_Data lines:_
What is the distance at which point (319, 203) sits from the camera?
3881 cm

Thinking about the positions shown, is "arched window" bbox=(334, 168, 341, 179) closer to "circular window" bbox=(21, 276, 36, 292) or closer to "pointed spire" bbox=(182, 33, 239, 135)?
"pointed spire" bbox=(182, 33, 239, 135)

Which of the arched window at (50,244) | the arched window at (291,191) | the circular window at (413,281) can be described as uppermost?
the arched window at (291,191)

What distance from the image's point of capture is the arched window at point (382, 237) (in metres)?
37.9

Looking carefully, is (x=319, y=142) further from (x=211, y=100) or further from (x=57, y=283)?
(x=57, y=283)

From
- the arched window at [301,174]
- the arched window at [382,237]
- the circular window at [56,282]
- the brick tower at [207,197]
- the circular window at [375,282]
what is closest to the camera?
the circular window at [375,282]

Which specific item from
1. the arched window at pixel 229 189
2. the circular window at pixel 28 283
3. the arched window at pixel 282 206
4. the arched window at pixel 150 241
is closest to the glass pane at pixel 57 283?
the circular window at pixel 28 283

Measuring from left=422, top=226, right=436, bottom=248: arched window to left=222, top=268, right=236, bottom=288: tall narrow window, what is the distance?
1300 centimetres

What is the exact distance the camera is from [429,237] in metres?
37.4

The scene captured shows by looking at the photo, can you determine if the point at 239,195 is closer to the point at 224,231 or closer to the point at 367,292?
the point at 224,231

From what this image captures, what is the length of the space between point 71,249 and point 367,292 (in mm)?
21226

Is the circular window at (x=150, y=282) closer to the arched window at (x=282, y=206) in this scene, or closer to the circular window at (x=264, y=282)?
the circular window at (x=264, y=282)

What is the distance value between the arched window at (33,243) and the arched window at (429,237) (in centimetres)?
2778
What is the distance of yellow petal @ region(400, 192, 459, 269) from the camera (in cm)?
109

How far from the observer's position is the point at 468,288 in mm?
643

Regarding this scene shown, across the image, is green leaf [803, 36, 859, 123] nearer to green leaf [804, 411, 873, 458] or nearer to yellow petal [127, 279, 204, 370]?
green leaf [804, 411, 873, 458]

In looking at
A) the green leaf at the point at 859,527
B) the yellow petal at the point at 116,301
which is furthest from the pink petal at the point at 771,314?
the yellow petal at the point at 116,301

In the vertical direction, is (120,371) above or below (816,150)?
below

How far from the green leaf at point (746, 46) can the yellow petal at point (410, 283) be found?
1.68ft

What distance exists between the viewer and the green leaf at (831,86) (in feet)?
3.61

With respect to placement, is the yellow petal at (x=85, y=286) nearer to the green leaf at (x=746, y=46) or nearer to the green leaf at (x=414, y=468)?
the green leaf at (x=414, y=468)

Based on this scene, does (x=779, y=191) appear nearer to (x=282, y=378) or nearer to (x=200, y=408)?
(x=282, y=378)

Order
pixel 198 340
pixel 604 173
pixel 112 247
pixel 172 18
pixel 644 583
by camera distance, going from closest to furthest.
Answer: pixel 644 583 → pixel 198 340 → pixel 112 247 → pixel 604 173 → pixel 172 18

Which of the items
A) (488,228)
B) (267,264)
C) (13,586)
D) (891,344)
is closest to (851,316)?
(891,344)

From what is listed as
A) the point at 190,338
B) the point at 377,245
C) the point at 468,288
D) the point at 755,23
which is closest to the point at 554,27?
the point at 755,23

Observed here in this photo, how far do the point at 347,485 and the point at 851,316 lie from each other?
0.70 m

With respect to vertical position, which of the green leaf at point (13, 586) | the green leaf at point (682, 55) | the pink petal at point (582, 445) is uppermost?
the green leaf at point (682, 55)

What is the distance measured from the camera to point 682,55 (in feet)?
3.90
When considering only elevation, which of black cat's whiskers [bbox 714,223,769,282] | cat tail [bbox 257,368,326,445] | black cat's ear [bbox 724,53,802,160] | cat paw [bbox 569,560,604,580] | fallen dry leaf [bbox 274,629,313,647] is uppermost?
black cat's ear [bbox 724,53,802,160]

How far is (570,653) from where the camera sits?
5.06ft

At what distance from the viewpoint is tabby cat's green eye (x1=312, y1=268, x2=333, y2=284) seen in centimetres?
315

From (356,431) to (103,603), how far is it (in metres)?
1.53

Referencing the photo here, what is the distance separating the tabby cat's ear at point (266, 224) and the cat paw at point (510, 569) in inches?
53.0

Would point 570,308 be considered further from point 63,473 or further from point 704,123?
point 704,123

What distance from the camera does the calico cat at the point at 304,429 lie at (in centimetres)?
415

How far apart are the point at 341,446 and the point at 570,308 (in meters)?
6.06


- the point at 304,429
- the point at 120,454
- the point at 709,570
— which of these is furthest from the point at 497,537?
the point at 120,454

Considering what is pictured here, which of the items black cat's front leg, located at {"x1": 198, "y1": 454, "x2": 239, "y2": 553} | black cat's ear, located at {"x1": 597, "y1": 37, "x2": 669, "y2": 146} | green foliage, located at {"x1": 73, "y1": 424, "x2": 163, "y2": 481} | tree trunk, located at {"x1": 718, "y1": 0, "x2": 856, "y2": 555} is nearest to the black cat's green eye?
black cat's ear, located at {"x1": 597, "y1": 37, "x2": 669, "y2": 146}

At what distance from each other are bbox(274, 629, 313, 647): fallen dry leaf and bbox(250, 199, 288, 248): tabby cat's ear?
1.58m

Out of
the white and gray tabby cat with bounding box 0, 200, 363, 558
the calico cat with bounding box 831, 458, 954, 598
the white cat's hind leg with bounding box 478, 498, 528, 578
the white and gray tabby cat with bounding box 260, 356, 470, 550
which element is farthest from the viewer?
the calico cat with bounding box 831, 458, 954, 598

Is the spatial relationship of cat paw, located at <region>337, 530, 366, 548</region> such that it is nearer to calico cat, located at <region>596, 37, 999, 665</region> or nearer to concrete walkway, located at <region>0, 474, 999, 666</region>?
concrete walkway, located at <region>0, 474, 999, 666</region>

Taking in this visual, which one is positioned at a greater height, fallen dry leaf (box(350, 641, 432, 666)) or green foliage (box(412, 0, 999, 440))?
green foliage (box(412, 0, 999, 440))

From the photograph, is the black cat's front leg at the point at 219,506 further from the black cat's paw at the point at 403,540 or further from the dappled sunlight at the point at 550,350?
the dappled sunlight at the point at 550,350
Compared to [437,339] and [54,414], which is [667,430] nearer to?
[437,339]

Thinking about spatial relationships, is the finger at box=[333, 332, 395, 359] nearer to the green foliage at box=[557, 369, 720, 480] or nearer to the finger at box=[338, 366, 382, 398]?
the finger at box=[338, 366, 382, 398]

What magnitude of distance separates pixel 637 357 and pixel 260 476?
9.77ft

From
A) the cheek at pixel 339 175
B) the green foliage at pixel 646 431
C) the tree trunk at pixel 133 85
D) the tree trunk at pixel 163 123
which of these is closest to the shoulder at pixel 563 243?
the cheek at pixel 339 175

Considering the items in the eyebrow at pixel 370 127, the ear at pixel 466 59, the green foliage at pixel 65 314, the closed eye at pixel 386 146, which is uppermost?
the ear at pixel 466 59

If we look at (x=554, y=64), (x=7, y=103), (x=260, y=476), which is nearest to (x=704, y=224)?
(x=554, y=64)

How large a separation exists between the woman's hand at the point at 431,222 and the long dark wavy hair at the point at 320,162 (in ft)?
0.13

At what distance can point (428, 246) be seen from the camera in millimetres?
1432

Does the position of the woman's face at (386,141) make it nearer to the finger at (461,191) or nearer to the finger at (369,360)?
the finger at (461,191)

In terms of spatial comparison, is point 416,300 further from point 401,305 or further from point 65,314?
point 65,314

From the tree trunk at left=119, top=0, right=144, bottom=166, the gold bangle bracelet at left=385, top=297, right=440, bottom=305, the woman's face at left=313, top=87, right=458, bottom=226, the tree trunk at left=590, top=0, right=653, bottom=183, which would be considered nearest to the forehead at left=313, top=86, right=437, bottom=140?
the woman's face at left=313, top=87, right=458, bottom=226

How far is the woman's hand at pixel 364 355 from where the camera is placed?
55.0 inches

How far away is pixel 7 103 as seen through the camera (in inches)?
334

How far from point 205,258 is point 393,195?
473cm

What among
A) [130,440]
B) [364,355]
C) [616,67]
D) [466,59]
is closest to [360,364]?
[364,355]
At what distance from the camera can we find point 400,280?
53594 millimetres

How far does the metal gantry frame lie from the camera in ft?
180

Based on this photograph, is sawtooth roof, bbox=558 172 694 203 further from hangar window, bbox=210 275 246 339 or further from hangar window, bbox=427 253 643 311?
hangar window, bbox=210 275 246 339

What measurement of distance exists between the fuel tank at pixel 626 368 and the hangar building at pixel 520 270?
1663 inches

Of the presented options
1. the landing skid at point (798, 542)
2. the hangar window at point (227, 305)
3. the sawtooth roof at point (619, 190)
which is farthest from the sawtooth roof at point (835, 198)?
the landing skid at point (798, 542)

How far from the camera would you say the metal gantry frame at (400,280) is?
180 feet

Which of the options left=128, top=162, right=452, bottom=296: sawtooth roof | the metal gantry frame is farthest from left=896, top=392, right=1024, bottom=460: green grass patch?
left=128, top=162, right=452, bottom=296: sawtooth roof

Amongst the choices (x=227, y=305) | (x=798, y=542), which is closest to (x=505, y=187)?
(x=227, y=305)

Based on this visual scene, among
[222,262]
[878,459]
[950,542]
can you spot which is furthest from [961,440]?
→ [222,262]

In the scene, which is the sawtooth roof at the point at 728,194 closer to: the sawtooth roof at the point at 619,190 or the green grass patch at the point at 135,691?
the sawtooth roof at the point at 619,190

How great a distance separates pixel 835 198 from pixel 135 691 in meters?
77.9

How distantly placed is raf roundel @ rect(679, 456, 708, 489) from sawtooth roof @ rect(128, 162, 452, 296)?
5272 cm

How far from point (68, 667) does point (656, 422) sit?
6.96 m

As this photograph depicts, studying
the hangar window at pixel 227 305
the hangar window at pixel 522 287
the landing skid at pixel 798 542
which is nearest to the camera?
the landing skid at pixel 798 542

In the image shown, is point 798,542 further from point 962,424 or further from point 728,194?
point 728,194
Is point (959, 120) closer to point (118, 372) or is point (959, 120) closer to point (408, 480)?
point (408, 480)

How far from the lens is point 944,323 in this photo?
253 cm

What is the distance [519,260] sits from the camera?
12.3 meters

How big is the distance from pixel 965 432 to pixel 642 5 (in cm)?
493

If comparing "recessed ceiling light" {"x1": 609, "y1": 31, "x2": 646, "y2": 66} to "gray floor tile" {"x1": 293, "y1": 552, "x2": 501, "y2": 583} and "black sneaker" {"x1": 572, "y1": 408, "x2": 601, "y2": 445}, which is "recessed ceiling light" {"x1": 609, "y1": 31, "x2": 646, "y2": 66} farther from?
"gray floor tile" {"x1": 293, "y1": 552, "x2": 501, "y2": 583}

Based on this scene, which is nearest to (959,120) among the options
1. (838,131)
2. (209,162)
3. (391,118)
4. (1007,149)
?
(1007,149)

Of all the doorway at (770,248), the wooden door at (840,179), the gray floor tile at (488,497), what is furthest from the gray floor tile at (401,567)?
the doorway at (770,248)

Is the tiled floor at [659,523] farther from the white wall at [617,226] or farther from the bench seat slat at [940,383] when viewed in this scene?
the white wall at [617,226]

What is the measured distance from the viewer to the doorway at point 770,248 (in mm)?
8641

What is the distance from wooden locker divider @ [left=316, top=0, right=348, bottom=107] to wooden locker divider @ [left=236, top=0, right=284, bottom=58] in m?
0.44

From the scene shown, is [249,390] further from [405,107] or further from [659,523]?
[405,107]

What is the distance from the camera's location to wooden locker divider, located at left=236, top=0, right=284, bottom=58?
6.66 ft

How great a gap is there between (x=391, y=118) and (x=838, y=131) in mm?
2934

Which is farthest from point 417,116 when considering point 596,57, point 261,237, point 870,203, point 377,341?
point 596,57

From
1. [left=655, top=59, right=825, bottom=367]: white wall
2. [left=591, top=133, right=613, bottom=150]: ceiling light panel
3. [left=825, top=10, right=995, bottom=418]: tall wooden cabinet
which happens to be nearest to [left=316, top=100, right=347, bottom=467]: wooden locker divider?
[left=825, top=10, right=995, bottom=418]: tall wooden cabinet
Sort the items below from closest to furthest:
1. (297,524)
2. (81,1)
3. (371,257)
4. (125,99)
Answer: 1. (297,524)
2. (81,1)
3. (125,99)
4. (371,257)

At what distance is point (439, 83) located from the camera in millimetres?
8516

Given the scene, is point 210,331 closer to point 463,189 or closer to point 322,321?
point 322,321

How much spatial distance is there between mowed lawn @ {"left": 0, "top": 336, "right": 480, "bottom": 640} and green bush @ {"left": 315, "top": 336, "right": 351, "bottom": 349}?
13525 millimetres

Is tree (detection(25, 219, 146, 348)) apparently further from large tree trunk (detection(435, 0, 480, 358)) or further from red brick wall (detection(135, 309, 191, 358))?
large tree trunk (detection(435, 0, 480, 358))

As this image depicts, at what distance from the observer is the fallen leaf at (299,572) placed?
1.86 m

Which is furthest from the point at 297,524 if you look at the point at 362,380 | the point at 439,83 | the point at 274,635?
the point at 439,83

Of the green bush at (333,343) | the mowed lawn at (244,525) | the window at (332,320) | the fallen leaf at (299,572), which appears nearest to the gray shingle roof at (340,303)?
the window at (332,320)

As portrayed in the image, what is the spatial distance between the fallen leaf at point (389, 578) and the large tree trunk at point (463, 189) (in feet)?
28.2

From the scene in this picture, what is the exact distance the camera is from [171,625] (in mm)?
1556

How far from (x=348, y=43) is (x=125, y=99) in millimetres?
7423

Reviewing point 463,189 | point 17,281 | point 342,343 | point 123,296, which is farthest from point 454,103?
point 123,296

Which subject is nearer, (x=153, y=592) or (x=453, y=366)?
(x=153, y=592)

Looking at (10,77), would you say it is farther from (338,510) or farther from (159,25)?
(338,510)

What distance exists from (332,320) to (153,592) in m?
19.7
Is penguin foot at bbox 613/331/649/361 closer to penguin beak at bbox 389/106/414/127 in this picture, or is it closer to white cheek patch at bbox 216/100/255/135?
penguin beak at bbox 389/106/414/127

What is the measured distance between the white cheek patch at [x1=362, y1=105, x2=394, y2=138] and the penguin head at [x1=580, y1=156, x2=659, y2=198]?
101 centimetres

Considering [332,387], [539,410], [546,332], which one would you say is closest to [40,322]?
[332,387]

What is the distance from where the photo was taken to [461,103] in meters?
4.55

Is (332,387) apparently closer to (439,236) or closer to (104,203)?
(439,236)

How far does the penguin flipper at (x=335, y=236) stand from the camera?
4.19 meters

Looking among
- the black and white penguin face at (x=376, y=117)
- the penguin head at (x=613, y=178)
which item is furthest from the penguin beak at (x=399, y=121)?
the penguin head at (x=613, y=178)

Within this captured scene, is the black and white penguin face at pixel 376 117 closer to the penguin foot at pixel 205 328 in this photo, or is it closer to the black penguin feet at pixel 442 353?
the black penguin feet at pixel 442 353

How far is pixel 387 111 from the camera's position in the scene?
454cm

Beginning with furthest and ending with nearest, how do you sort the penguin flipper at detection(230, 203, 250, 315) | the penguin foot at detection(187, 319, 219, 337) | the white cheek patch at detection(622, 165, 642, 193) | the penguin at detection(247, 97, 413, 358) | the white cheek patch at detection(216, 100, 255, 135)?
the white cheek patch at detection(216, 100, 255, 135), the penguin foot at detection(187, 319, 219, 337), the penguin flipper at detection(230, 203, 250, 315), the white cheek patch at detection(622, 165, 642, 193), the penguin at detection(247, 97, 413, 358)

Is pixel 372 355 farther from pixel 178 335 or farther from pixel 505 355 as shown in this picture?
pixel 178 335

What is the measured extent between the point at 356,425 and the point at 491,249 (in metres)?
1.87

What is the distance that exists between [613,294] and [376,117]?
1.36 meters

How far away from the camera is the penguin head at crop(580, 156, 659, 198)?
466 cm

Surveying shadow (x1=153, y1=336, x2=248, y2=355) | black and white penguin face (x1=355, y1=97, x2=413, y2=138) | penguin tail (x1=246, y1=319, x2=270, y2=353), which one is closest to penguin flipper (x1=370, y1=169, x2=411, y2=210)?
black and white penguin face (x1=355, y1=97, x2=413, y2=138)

_To be done:_ Copy out the stretch of the records from the line that contains "What measurement of" through the line that contains "1663 inches", keeping every word and mark the same.

_Response:_
What measurement of distance exists between the fuel tank at pixel 626 368 and the hangar building at pixel 520 270?
1663 inches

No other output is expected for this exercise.